- Born: 1973 (age 52–53) Georgia
- Website: http://www.christopher-robbins.com

= Christopher Robbins (artist) =

American artist

Christopher Robbins is an American artist that focuses his art practice in the realm of public art and social sculpture. Robbins works internationally, using physical and conversational processes to create interactions between strangers in order to build community and problem-solve.

==Education==
Robbins completed a BA at the University of Virginia and pursued an MA at Rhode Island School of Design (RISD) and Pratt.

==Career==
Robbins has also worked at RISD, volunteered with the Peace Corps in Benin and West Africa and is on faculty at The State University of New York at Purchase as a Professor in the Visual Arts Conservatory.

===Exhibitions===
Christopher Robbins has exhibited at Nikolaj, Copenhagen Contemporary Art Center, the Queens Museum of Art, Eyebeam Art and Technology Center, CCS Bard, the Dumbo Arts Festival, chashama 20 West 53rd Street, and LAND/ART New Mexico.

The Ghana Think Tank, which Robbins co-founded in 2006, has exhibited at the Venice Biennale of Architecture, ZKM | Museum of Contemporary Art, New Museum Festival of Ideas, FACT - the Foundation for Arts and Creative Technology, Museum Arte Util, the Shenzhen and Hong Kong Bi-City Biennale of Urbanism and Architecture, the Art Museum of the Americas, and the National Museum of Wales.

===Organizations===
As part of his art practice, Robbins has founded several organizations:

In 2006, he co-founded the Ghana Think Tank, a growing network of think tanks from Ghana, Cuba, El Salvador, Mexico, Iran, Afghanistan, Serbia and the US prison system, who work to solve problems in the “developed” world.
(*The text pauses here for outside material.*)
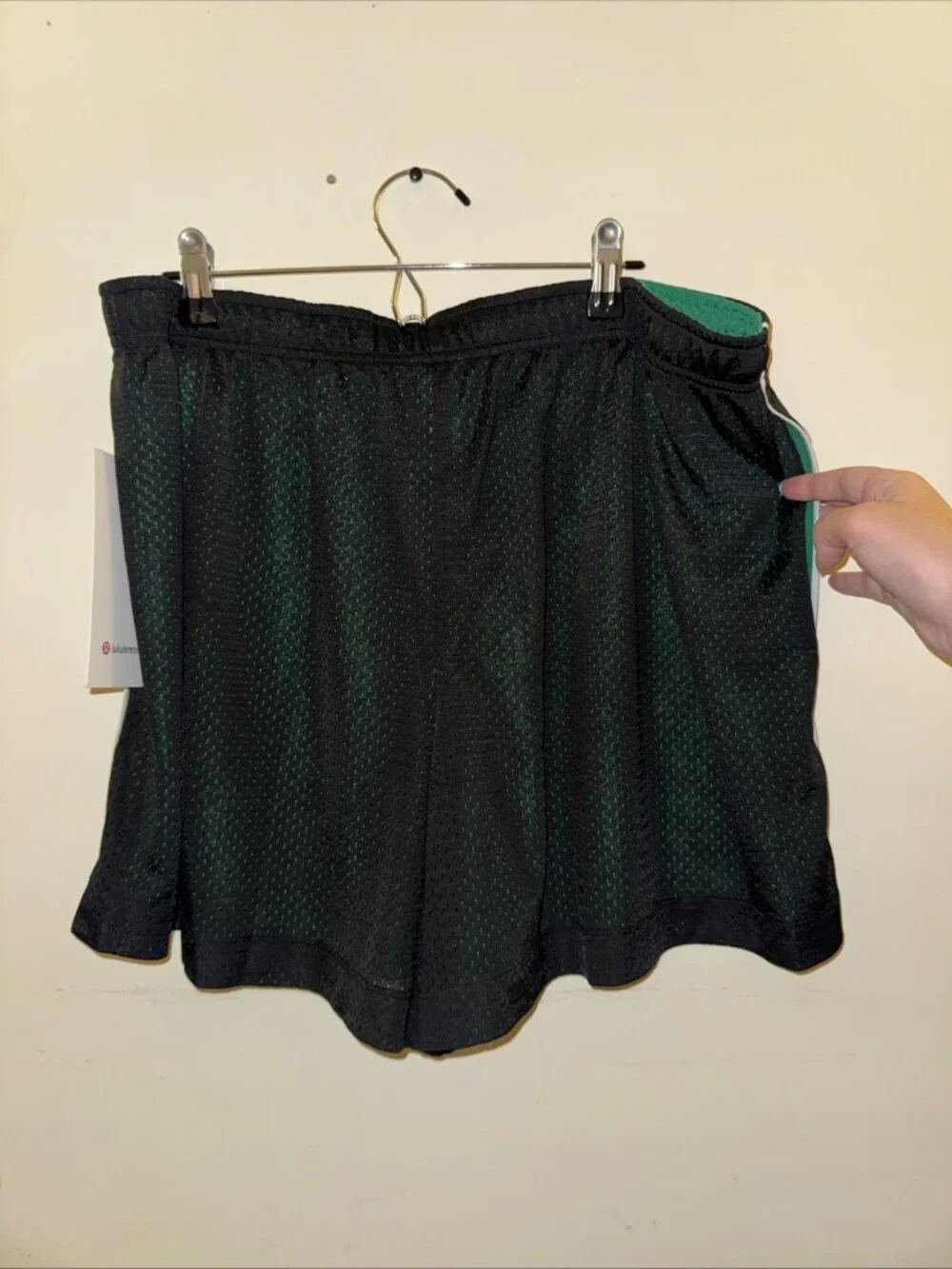 Lululemon Double-Layered Mesh Mid-Rise Short 5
While initially developed as an art project, the Ghana ThinkTank has begun to have influence outside the art world as well.

In 2010, he founded WPA 2010 as a response to the US Government’s failure in the face of the 2008 economic crisis. WPA 2010 was a functional but illegitimate Work Projects Administration, in which US citizens took over the US Government’s WPA brand to pay unemployed people to complete public works projects.

===Awards===
Robbins has been awarded residencies/ fellowships from MacDowell Colony, Skowhegan, Haystack Mountain School of Crafts, Penland School of Crafts and Anderson Ranch Arts Center.

He has received grants and awards from the Puffin Foundation, CEC Arts Link, and the New York State Council on the Arts.

He co-founded the Ghana ThinkTank (2006), and has received awards from Creative Capital, Black Rock Arts Foundation, CEC Arts Link, and Creative Time.